Born in Neuchatel, Switzerland, the son of David de Vattel, a minister of the Reformed Church, and his wife, Marie de Montmolin.
Vattel had his general education at the University of Bâle, before continuing on to the University of Geneva, where he specialized in moral philosophy. In 1742 or 1743 he went to Dresden, where his abilities were at once recognised by the Prime Minister, Count de Brühl. He entered the Saxon diplomatic service and over the next years acted as Embassy adviser and minister-plenipotentiary at Berne before being appointed Privy Councillor in 1758.
In 1764 he married Marianne de Chesne, who, on January 31, 1765, bore him a son.
In the last 10 years of his life, De Vattel came to be regarded as an influential philosopher and a legal expert, effectively laying the foundations of modern political philosophy and international law with his 1758 book Droit de Gens (EN: The Law of Nations).1
- 1 The main source for this biography is the article Émerich de Vattel by J.E.G. Montgomery in the Journal of the Society of Comparative Legislation, Vol. 10, No. 1 (1909), pp. 17-39
Boswell waited, with a recommendation from Denis-Daniel de Froment, on Vattel in Dresden, in the evening of October 9, 1764. He was well received and found Vattel “a mild, sensible, pretty man”. Boswell then joined Vattel for the evening at the Danish envoy Count Schulenburg's. They “talked of learning in general, of the late war in Germany, of fate and free will, or more properly the origin of evil”.
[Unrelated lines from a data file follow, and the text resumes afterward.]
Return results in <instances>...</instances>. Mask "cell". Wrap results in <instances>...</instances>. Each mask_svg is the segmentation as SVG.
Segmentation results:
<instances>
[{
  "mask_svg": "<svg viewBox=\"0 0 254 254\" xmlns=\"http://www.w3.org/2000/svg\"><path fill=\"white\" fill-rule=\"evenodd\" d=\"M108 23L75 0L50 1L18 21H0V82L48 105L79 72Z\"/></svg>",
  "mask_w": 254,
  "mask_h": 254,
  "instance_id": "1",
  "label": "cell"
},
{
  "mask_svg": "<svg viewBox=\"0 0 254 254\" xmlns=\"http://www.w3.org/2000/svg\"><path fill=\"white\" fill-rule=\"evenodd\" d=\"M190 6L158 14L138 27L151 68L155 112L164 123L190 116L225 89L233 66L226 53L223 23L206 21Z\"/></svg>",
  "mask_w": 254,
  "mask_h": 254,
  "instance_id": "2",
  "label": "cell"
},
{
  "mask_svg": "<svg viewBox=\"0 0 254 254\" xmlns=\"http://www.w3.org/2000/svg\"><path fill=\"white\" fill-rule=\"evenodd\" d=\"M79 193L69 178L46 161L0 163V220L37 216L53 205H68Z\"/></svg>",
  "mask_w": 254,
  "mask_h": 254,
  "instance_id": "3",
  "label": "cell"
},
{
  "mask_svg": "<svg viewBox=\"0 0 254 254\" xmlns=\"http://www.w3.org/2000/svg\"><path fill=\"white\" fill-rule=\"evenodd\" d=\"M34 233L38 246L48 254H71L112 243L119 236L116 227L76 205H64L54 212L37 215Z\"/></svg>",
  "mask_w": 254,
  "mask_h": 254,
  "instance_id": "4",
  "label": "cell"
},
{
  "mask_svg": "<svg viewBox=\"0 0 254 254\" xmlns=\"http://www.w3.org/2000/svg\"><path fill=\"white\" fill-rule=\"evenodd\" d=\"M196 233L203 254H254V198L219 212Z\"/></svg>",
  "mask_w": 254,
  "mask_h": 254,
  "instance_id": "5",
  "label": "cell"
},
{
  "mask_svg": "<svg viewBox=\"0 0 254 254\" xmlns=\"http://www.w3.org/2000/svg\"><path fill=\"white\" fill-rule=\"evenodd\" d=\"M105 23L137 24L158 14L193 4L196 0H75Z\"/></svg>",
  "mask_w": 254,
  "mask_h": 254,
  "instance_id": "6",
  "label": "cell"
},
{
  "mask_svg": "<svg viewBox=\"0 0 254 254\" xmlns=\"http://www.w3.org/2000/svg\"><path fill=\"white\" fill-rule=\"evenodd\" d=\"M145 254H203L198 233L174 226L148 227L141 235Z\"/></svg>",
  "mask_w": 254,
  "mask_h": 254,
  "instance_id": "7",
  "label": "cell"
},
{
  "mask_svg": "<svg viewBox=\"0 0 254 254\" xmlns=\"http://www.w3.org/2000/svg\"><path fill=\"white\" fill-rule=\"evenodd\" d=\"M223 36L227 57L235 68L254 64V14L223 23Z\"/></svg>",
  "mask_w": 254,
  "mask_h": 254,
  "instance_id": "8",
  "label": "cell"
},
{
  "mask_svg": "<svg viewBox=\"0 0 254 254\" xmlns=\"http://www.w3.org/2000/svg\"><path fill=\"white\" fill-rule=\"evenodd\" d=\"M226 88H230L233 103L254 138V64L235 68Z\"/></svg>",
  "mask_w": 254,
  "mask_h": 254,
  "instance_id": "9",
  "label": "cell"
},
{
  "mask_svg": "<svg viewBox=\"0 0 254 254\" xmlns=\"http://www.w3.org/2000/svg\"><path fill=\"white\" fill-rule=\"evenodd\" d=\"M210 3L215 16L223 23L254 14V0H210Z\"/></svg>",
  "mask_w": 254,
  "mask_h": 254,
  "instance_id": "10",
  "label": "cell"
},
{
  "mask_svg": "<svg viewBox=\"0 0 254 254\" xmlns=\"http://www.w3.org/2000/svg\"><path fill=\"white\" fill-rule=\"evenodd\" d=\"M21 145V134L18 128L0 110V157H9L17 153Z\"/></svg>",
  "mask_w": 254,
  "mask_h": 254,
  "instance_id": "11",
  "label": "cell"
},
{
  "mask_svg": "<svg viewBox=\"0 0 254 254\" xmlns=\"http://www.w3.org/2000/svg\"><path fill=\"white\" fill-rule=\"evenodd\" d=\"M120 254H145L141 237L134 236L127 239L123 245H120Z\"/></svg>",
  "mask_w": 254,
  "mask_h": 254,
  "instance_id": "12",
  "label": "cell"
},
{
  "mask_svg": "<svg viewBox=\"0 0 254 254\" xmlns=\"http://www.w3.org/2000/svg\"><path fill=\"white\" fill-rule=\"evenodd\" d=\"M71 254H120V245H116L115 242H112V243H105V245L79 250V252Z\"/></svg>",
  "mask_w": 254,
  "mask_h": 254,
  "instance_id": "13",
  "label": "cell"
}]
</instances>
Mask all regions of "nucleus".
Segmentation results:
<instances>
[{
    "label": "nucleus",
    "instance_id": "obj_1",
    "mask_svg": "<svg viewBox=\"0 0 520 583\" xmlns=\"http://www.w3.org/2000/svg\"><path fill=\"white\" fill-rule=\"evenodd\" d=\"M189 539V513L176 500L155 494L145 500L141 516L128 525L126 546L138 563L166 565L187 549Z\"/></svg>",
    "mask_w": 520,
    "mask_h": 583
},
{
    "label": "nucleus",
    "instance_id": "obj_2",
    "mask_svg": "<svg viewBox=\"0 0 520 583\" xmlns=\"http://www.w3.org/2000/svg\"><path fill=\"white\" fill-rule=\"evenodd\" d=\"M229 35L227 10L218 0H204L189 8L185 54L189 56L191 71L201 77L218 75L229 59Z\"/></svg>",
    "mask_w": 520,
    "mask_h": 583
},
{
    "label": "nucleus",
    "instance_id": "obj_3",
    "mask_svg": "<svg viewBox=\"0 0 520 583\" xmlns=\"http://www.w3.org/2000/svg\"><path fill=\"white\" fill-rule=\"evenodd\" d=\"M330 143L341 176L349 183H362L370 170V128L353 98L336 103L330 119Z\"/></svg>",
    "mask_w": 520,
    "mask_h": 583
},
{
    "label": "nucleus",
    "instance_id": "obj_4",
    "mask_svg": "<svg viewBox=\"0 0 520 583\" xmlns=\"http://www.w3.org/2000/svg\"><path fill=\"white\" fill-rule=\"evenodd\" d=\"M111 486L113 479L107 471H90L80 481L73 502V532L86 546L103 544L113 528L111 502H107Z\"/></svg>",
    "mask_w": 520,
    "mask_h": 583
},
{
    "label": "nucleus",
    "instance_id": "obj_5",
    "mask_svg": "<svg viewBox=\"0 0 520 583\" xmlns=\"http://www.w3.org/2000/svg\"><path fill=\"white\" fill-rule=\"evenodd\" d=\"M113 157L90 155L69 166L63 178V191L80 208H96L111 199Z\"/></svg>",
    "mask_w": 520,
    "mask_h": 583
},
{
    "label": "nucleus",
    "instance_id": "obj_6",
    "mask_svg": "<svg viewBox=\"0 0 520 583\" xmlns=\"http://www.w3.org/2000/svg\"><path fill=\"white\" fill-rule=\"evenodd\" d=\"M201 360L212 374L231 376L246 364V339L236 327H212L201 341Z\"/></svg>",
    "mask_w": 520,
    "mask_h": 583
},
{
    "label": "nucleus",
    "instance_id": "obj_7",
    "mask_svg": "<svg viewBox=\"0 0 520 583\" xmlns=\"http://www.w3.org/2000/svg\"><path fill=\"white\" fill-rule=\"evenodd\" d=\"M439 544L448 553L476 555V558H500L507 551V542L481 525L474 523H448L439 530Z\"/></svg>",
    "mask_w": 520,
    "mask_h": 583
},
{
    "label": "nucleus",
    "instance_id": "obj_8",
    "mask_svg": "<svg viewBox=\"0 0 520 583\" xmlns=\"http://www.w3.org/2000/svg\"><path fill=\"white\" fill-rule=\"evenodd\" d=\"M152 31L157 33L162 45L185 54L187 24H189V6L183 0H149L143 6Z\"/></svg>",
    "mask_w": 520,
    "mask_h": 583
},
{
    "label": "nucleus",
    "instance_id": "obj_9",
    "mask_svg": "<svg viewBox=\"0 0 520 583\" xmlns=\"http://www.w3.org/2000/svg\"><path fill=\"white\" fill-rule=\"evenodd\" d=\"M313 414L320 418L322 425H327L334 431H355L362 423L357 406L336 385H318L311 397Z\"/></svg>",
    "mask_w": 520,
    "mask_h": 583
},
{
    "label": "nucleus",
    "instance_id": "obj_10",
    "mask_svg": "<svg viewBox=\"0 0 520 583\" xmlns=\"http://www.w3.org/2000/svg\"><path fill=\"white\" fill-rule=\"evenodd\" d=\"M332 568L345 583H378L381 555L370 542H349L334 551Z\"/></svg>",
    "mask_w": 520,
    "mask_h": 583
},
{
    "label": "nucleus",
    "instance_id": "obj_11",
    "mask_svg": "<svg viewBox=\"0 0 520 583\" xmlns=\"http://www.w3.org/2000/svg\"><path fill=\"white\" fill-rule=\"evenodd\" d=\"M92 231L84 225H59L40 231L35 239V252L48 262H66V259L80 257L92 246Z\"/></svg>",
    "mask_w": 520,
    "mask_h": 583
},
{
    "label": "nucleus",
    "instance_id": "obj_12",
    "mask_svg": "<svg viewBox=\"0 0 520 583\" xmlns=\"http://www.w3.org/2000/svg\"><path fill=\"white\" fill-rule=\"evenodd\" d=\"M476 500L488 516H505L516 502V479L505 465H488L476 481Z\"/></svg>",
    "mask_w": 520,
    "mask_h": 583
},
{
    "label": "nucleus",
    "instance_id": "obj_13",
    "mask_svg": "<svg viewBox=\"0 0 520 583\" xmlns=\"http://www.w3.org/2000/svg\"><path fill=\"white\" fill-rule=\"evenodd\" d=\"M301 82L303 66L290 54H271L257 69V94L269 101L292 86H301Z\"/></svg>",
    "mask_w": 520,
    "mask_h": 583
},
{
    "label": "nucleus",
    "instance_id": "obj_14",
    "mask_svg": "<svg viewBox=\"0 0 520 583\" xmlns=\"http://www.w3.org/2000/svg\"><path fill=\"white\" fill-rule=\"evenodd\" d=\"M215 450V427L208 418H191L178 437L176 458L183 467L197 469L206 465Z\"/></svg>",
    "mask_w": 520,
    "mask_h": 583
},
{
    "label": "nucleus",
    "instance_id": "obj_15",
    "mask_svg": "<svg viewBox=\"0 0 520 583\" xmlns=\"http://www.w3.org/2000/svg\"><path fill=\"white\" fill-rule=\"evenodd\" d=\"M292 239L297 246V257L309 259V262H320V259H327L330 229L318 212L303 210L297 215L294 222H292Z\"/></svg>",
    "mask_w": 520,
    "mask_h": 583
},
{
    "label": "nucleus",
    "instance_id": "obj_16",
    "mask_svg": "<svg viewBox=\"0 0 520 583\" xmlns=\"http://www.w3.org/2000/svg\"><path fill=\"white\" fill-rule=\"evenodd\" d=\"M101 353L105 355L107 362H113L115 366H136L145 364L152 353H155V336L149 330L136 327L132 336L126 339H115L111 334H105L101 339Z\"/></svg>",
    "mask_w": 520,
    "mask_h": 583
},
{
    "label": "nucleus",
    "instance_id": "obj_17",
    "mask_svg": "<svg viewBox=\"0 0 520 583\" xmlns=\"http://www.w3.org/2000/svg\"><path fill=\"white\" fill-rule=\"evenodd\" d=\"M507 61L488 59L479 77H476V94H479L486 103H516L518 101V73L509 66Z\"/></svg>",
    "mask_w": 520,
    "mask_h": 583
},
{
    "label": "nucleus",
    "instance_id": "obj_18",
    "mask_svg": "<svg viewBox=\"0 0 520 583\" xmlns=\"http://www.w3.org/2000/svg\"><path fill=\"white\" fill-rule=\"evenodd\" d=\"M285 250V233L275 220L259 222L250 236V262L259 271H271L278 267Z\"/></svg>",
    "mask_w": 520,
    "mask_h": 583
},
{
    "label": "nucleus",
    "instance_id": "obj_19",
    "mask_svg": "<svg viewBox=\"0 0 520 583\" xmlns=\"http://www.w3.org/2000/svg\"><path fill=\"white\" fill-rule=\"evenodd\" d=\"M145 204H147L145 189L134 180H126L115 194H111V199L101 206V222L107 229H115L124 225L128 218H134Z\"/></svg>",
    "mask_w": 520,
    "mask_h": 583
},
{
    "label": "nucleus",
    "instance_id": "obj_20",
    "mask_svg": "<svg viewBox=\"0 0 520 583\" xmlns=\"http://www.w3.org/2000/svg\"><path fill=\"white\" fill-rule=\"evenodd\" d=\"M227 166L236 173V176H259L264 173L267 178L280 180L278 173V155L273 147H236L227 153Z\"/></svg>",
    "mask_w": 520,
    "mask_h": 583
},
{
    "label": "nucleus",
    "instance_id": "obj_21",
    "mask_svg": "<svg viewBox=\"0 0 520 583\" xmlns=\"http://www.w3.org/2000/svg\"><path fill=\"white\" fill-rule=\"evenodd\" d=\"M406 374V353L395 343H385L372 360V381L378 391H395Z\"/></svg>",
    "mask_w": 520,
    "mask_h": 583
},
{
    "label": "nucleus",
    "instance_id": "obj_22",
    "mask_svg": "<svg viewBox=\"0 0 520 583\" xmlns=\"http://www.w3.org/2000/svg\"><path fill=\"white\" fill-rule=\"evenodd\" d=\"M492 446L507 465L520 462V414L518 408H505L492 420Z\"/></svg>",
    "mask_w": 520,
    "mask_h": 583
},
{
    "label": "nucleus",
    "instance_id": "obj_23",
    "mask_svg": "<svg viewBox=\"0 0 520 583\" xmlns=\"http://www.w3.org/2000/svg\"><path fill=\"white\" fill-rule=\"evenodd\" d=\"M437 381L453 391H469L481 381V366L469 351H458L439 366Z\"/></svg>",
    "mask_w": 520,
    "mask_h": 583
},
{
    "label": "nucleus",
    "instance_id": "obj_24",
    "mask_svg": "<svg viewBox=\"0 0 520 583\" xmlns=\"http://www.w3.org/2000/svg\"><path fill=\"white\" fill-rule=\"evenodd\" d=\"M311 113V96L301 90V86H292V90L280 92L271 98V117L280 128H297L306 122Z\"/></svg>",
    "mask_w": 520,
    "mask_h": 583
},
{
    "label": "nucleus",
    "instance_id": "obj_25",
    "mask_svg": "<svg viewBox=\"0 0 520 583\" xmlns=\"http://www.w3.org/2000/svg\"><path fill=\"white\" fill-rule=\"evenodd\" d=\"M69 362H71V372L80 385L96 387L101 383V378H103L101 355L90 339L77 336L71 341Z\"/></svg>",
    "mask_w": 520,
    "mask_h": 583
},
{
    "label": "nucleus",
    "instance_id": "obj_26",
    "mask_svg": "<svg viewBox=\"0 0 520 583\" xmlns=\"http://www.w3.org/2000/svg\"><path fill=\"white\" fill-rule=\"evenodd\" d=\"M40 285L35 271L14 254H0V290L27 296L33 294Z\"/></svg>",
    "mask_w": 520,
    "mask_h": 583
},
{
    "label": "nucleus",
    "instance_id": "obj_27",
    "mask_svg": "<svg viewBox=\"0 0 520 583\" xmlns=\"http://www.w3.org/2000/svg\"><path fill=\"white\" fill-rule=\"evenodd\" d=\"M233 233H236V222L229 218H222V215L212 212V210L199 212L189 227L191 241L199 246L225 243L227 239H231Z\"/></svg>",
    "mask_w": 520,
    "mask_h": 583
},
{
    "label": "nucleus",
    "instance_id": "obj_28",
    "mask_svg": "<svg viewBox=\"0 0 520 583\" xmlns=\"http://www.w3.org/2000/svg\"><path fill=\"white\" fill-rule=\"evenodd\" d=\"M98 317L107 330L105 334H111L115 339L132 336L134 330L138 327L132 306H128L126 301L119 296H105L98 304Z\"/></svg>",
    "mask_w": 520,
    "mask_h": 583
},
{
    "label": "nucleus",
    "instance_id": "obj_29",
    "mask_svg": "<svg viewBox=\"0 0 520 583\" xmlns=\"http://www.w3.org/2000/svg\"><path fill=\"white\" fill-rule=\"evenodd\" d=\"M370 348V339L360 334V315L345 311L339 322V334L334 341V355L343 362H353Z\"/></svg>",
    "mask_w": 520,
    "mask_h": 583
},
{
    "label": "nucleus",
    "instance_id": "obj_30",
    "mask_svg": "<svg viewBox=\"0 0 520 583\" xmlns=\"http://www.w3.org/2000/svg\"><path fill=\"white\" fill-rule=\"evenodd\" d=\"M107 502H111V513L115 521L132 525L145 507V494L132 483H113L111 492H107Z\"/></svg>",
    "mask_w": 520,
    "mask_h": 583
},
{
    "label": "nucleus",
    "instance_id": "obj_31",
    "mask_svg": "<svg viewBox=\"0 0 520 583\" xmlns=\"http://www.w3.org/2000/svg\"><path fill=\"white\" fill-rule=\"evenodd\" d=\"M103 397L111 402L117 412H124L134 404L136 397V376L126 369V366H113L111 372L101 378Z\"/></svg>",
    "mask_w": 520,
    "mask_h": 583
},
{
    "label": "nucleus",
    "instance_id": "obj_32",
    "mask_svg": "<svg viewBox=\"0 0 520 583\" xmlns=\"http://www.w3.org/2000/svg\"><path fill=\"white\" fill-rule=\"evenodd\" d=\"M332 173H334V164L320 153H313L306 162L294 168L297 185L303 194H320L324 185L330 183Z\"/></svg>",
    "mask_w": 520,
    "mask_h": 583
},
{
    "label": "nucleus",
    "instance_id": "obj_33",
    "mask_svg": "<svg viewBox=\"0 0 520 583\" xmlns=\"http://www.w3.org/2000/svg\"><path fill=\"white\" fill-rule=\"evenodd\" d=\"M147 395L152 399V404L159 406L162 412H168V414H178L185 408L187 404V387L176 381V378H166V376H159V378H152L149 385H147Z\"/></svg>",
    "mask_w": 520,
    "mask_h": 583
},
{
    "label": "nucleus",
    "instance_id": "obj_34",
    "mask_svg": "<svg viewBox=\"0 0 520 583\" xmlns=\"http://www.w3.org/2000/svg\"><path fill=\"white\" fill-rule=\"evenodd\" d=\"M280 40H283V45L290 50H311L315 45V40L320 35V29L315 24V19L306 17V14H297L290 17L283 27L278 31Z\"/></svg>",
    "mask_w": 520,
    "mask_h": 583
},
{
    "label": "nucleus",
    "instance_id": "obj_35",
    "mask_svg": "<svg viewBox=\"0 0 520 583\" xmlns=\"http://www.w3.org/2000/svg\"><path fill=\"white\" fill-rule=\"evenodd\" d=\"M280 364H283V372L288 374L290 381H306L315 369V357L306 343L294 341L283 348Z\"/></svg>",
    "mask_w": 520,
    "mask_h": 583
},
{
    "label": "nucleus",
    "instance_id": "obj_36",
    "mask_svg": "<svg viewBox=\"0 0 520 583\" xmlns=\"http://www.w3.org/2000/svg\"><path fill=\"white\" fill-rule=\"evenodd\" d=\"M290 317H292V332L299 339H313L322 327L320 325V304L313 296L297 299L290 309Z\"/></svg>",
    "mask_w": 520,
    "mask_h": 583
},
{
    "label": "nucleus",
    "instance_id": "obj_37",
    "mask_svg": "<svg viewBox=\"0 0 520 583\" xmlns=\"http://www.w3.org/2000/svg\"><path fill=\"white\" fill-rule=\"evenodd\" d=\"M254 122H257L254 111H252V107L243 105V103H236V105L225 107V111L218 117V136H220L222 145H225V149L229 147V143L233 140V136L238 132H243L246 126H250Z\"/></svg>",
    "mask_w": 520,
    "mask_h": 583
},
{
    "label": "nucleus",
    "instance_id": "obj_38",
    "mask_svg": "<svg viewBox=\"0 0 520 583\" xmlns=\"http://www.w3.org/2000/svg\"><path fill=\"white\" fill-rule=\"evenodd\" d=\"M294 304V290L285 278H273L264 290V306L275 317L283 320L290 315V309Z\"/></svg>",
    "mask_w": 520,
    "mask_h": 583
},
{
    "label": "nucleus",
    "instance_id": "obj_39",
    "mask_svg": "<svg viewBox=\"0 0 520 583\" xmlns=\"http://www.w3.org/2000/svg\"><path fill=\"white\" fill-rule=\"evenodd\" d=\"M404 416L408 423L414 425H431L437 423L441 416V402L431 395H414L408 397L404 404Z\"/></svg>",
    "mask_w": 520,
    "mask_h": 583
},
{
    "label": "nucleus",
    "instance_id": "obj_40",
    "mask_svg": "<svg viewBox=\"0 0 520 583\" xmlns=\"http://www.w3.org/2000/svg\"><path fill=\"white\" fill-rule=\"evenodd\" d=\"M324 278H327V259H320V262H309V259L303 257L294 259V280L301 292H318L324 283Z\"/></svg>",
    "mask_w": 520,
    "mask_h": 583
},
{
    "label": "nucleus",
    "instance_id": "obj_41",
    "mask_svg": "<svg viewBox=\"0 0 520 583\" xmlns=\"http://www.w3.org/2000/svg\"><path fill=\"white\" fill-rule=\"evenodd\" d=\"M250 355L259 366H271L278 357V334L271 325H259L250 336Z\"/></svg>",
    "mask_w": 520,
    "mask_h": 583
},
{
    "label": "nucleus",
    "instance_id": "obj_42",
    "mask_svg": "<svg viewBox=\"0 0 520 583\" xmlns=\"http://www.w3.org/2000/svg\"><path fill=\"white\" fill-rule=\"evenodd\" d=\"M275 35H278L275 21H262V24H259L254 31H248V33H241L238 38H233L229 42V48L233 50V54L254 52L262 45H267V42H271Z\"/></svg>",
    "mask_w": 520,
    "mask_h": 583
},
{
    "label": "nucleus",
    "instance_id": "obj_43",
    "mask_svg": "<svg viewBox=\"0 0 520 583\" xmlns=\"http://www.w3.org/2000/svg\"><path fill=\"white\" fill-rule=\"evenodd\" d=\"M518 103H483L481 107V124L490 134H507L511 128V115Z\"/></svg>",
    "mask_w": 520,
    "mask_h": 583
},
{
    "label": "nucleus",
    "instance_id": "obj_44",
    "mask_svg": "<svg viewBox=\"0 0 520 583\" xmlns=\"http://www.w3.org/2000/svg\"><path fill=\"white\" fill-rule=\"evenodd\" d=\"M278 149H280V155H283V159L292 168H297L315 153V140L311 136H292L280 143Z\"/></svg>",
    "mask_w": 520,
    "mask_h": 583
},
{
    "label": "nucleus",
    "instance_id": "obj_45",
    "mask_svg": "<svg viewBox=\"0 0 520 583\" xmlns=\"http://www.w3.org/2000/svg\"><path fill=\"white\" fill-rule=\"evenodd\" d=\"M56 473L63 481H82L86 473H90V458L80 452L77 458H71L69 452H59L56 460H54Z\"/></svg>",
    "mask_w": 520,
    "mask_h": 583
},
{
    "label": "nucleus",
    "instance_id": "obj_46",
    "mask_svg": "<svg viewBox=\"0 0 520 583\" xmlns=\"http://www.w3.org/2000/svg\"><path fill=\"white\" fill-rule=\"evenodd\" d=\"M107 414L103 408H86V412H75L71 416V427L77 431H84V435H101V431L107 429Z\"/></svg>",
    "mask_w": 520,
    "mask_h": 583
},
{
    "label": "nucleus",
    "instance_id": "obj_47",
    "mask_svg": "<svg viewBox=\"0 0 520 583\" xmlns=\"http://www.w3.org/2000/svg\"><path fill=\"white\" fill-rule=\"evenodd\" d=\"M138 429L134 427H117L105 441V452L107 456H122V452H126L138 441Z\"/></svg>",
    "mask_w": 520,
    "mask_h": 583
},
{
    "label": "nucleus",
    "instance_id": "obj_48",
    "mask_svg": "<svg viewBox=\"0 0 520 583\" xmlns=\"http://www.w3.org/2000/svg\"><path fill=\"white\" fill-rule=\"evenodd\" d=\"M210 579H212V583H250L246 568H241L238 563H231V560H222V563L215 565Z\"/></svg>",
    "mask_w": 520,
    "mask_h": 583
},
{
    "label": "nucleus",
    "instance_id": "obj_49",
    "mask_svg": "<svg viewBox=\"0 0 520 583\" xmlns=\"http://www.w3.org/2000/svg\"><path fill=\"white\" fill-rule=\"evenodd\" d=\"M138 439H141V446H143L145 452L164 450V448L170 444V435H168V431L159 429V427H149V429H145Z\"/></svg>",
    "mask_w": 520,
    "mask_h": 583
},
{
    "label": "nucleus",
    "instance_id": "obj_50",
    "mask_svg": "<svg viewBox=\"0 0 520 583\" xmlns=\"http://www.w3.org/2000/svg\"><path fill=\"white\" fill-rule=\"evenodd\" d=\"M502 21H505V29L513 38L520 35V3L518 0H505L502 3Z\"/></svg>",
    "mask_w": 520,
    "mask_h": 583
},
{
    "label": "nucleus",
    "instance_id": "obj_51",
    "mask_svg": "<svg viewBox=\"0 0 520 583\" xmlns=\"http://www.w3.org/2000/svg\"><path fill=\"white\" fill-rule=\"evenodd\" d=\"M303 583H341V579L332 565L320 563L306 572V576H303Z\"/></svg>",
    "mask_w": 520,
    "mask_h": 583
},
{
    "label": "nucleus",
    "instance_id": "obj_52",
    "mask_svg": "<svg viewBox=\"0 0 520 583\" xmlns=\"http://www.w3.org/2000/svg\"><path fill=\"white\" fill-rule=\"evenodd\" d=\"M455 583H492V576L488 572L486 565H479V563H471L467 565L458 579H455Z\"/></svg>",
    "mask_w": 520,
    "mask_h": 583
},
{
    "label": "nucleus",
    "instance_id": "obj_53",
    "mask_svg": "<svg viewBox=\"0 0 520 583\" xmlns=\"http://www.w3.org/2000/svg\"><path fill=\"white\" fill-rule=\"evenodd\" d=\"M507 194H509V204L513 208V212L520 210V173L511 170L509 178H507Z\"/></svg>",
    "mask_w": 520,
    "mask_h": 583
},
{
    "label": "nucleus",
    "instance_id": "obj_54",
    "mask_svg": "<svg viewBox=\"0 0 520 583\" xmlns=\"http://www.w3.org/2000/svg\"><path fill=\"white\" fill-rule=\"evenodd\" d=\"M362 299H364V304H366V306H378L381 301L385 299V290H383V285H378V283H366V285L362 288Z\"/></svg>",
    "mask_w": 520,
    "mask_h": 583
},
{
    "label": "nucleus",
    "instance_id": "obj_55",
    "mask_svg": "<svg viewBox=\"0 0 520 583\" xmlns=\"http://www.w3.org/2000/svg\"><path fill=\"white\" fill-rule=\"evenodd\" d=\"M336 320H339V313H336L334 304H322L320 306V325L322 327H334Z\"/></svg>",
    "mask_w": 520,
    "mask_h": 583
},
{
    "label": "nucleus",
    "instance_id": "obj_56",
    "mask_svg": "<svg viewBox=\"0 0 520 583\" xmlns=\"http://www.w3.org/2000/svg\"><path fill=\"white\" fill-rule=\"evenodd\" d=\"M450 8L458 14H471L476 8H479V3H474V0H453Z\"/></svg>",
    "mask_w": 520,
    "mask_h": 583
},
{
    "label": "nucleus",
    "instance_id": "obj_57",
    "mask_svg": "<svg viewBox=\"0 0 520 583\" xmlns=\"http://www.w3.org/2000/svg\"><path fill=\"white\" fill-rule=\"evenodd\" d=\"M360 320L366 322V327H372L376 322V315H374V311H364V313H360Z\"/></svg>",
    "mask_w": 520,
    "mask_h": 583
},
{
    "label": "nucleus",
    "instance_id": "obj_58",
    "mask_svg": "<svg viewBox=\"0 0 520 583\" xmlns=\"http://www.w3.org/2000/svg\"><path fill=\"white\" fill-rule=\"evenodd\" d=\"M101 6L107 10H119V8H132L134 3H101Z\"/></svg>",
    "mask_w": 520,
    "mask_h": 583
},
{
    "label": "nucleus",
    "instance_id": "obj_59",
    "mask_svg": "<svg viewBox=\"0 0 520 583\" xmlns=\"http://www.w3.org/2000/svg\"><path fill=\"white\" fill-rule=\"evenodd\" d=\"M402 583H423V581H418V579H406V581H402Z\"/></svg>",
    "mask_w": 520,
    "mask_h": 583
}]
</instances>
His magnum opus was Droit de Gens - the complete title of which is Droit des gens; ou, Principes de la loi naturelle appliqués à la conduite et aux affaires des nations et des souverains (EN: The Law of Nations or the Principles of Natural Law Applied to the Conduct and to the Affairs of Nations and of Sovereigns) is widely available in old and new editions via [Abebooks], as is occasionally his last work Questions de droit naturel et observations sur le traité de droit de la nature de M. le Baron de Wolf.